An example of an error of ijtihad from the contemporary period is provided by the Jama‘at-e Islami, which is based on the ideas of Maulana Sayyed Abul ‘Ala Maududi (d. 1979). Maulana Maududi was born at a time when various political movements were powerful in different parts of the world—communist movements, democratic movements, movements for national independence, and so on. At this time, generally speaking, people considered politics to be the most important thing. Maulana Maududi was influenced by these conditions. And so he presented Islam in such a way as if it were a political system and as if its purpose was to establish its rule all over the world. In accordance with this understanding, he developed a political interpretation of the Quran and expressed the sunnah or practice of the Prophet (s.a.w.) in political terms. This was clearly an example of an error in ijtihad, because Islam is a divine movement, and not some political movement (A book of mine in Urdu, titled Ta‘abir ki Ghalati (‘Error of Interpretation’) has been published on this subject. It has been translated into Arabic and published under the title Khataun fil-Tafsir).
To solve the problem of sectarianism, each group must continuously introspect. They should continuously examine, and in an impartial manner, the ideas of their founding-figures or leaders. They should examine teachings and practices of their leaders in the light of the Quran, the book of God, and the sunnah of the Prophet (s.a.w.). They must engage in this sort of analysis with a completely open mind. No religious movement or group can be exempted from this self-examination. It will help in elucidating the truth and in enabling every group to once again discover the religion of God and become established in it.
To consider a religious scholar or leader's words said under the influence of certain conditions, cannot, in its initial stages, be regarded as akin to sectarianism. Rather, it reflects his particular way of thinking, or his personal ijtihad. But when a group emerges around this person, and this group is infected with a prejudicial mind-set and gets crystallized as a distinct sect, the problem of splitting religion into sects begins. This problem slowly begins to grow, till it becomes extreme, so much so that every group, consciously or unconsciously, begins to think that it alone is in the right and that all other groups are false or deviant. This is called tahazzub in Arabic, or ‘groupism’, which the Quran (23:53) refers to. People who fall prey to this psyche of tahazzub refuse to listen to any criticism of themselves, no matter how legitimate it may be.
Religious factionalism is certainly an issue. It is not, however, an eternal problem. Under the influence of circumstances, this happens with every religiously-defined community. But, alongside this, a solution to this problem is also undoubtedly present—and that is, introspection. An individual introspecting about himself or herself is one sort of introspection. In addition to this, the Quran also teaches us what can be called ‘collective introspection’, as the following Quranic verse indicates:
Believers, turn to God, every one of you, so that you may prosper. (24:31)
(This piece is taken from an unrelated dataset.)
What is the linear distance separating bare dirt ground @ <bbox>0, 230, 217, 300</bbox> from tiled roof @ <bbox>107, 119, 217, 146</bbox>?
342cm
From this verse we learn that success, in the sense of reforming one’s conditions, is linked to collective repentance. In this regard, Muslim community institutions must clearly and openly decry sectarian rivalry; the Muslim dar ul-qazas must issue relevant fatwas; and the Muslim media should publish articles about this issue. In this way, collective efforts can be made towards the collective repentance that the Quran talks about.
This is the way to help solve the phenomenon of sectarianism.